Jamie Oliver has something to say about meat in his 'Jamie's Italy' cookbook. He writes this in conjunction with a photograph of an old Italian farmer standing next to a freshly slaughtered sheep as he waits for its blood to drain into a bucket on the floor:
I'm highly aware that the picture opposite is both graphic and gruesome, so I'm going to explain why I decided to use it in the book, and also why this whole chapter is quite visually gritty. This was an incredibly normal sight in Italy. I felt strongly about using it because I found that when I spoke to Italians about their meat, most of the time they would tell me about the natural surroundings in which the animal had lived and what it had eaten throughout its life, foraging for lovely herbs and chestnuts and fruits, and about how it was treated.
... It was important to me to show this in the book, because it's an honest reflection of what I saw in Italy, and also because far too many people in Britain and the U.S. choose to close the door on these uncomfortable aspects of eating meat. And for me, therein lies the problem. Because the majority of people don't want to see the dead animal that their cut of meat is coming from, big corporations have jumped in to solve the problem - out of sight, out of mind.
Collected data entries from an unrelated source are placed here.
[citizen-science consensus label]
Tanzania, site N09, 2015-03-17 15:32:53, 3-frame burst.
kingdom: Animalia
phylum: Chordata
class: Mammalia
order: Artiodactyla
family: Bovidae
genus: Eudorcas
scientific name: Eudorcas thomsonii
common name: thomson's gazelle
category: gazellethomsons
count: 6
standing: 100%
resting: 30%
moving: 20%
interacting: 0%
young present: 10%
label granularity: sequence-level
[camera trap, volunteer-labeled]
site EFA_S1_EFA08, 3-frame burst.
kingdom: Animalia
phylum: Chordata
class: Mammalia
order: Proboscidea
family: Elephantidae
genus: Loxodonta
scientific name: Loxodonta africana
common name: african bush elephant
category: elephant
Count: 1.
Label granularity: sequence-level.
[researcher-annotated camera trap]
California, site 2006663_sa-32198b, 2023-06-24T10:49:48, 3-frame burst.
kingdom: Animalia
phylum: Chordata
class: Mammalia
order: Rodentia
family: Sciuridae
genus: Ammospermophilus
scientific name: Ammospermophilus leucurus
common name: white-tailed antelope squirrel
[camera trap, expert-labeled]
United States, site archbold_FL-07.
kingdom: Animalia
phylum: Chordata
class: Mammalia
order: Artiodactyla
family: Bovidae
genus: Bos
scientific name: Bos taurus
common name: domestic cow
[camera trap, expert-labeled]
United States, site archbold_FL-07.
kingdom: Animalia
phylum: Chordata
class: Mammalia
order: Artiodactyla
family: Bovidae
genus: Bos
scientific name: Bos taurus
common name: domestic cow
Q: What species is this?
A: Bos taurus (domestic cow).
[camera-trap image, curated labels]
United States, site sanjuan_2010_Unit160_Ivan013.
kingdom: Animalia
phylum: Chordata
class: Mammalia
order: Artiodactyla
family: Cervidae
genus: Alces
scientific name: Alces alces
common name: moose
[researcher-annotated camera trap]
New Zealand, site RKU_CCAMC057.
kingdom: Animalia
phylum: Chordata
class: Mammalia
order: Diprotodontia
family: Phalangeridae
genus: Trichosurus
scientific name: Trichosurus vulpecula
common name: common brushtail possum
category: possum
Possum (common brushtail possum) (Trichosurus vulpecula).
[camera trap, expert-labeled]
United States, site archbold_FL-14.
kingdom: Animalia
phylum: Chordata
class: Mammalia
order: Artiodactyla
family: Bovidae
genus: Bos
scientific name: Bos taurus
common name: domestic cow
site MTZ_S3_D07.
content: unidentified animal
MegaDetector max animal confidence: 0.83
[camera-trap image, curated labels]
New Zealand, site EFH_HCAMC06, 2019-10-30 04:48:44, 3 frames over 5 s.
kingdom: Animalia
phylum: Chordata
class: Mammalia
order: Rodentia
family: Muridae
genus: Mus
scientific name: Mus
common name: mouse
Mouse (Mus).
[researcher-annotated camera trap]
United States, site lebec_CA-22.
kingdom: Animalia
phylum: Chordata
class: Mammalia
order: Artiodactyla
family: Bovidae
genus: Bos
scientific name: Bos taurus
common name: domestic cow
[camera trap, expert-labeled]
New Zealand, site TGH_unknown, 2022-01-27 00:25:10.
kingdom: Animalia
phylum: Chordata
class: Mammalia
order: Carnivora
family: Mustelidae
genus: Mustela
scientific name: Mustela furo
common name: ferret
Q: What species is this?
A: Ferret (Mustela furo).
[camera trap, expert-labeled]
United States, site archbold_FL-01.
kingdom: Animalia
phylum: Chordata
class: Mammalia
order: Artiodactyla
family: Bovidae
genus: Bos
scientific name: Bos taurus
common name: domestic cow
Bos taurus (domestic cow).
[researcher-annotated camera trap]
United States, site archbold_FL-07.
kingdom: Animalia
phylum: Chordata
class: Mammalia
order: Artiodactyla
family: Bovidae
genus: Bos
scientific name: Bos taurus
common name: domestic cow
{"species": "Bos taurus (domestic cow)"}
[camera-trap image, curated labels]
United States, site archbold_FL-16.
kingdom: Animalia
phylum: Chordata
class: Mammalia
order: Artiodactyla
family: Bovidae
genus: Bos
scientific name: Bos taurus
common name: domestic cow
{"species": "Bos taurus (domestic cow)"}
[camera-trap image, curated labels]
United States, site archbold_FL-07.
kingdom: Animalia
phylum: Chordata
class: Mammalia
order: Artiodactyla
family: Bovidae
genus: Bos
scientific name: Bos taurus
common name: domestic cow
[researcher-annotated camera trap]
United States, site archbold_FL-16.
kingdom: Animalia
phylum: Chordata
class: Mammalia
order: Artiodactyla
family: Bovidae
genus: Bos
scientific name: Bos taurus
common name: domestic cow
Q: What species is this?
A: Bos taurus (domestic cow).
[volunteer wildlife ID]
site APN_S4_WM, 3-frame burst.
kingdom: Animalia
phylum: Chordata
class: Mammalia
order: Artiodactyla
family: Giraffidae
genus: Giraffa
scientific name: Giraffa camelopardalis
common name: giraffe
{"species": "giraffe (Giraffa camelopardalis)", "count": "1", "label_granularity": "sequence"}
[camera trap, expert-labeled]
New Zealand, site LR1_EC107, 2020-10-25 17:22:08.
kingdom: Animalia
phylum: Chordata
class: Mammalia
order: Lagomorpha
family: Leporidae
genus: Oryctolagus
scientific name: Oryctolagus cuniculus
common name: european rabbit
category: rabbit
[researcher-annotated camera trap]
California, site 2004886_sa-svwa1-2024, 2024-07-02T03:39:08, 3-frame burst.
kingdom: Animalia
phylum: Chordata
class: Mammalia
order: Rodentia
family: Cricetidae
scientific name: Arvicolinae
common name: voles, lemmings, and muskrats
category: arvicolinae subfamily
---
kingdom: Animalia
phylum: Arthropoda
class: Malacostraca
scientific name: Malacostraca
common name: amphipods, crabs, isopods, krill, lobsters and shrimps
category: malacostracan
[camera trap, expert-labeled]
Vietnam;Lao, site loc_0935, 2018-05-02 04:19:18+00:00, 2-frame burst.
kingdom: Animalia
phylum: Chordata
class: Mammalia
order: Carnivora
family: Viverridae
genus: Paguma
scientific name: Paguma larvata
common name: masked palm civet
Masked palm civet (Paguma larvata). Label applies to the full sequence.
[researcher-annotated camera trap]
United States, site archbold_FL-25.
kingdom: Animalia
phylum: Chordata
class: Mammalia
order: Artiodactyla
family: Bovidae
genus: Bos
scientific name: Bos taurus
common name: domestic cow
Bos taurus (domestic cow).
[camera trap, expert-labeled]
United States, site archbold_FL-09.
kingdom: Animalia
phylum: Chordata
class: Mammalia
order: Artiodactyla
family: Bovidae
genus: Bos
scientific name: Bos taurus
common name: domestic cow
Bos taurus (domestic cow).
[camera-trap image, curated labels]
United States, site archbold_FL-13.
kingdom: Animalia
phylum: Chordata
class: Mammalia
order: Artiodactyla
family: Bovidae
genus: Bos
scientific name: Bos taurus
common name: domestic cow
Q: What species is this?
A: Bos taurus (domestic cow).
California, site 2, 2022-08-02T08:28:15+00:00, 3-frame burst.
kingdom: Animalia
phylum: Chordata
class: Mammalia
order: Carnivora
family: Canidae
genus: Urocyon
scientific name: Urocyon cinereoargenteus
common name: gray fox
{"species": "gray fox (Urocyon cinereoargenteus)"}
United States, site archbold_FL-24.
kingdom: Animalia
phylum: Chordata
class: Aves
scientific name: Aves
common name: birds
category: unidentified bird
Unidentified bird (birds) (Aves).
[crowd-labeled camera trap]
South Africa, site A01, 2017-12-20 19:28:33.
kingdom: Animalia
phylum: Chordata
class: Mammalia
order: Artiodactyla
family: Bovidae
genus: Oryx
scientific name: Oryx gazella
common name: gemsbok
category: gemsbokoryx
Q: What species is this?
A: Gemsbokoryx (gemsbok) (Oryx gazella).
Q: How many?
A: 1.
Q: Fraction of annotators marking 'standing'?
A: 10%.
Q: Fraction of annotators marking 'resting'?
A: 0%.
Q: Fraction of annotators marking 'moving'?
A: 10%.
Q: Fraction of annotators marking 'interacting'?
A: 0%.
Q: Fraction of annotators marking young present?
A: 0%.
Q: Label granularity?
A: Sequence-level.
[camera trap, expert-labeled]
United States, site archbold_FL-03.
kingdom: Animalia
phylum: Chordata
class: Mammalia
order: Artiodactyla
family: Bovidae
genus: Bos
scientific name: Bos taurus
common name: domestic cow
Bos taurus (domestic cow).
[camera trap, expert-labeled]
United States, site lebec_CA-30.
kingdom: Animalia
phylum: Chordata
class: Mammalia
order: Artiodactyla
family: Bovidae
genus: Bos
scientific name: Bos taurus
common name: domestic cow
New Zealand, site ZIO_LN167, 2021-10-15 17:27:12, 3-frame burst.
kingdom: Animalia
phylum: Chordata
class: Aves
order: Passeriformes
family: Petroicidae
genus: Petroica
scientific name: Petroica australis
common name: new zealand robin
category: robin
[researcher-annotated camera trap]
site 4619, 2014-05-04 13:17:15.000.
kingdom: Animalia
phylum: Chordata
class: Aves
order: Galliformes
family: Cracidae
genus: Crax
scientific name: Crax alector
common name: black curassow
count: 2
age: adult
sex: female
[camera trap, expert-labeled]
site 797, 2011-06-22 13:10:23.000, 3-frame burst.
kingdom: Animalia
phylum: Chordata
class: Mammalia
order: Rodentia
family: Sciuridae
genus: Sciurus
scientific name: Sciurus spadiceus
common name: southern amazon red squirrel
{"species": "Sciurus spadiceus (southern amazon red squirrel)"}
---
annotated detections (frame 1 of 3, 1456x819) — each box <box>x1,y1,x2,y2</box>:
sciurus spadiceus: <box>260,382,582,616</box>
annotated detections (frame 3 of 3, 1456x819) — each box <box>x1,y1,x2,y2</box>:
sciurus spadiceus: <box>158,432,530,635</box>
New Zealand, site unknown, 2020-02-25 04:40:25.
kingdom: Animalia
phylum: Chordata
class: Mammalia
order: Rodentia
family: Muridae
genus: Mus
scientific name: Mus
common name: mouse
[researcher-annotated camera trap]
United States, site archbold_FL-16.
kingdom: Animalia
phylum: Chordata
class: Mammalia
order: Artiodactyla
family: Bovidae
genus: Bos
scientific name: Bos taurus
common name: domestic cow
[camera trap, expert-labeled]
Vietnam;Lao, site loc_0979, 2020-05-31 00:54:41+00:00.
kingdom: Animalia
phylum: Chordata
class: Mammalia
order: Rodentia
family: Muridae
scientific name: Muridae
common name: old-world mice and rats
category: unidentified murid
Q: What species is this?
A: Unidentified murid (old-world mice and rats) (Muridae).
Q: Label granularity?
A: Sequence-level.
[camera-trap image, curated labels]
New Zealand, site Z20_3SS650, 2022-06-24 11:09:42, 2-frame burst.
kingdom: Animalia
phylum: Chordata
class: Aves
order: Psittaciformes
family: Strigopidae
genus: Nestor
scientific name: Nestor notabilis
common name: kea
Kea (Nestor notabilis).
Animals are battery-farmed in disturbing conditions and pumped full of antibiotics (because disease is so rife in the confines that they live in). And, of course, they can then offer you a mass-produced leg or breast of chicken, or they'll try to help you feed your kids by processing, reformulating, reshaping, and repackaging meat so it's unrecognizable. With a cocktail of additives and preservatives, colorings, and flavor enhancers in food, it's not hard to realize why Britain is one of the unhealthiest countries in Europe and why my kids' generation is the first to be expected to die before their parents. How completely shocking is that?
Indeed.
I would also point out that Italians, and most other people around the world, eat far less meat than North Americans. As someone who has killed animals for food, I can tell you that it gives you a whole new respect for the meat you consume, and a greater reluctance to waste it or eat too much. Perhaps if more people had that sort of respect we wouldn't think we had to choose between eating burgers and chicken fingers every day, or trying to become a vegan in a northern climate.
Now. Can we maybe talk about the Arctic University Jean proposed the other day?
UPDATE: Love this video of celebrity chef Anthony Bourdain participating in an Inuit feast of raw seal. I especially liked the reference to a "meat-filled pinata" :) H/T to Mind of Dan.
DEATH to PETA!
ReplyDeleteI hope those PETA people get eaten by a crazed seal.
ReplyDeleteequating eating seal heart to the beating of women... stay classy PETA
ReplyDeleteI remember falling in behind two tourists at the Ukrainian Heritage village outside Edmonton. They were so stereotypically blue haired, black sox in sandals venerable elders with thick NYC accents I was looking for the candid camera. The exotic experience was complete on hearing their puzzlement finally conclude the strange birds pecking and scratching all around were...chickens. "like used to hang in the window down at the butcher's".
ReplyDeleteIt was my first time experiencing urbanites so completely removed from their food.
I wish there was a lot more education, book learnin' *and* hands-on when it came to food. I'm looking forward to the legal shift from urban lawns to locavore yard gardens and rabbit/chickens hutches.
There might not be anything wrong with eating seal meat when in seal country - I agree with you there - but there is DEFINITELY something wrong with the Governor General wading into political territory. The GG is supposed to be as apolitical as possible, all the better to represent Canadians at official ceremonies and such. It cheapens the office to pander like this. I think that might be why some people (like me) reacted the way we did.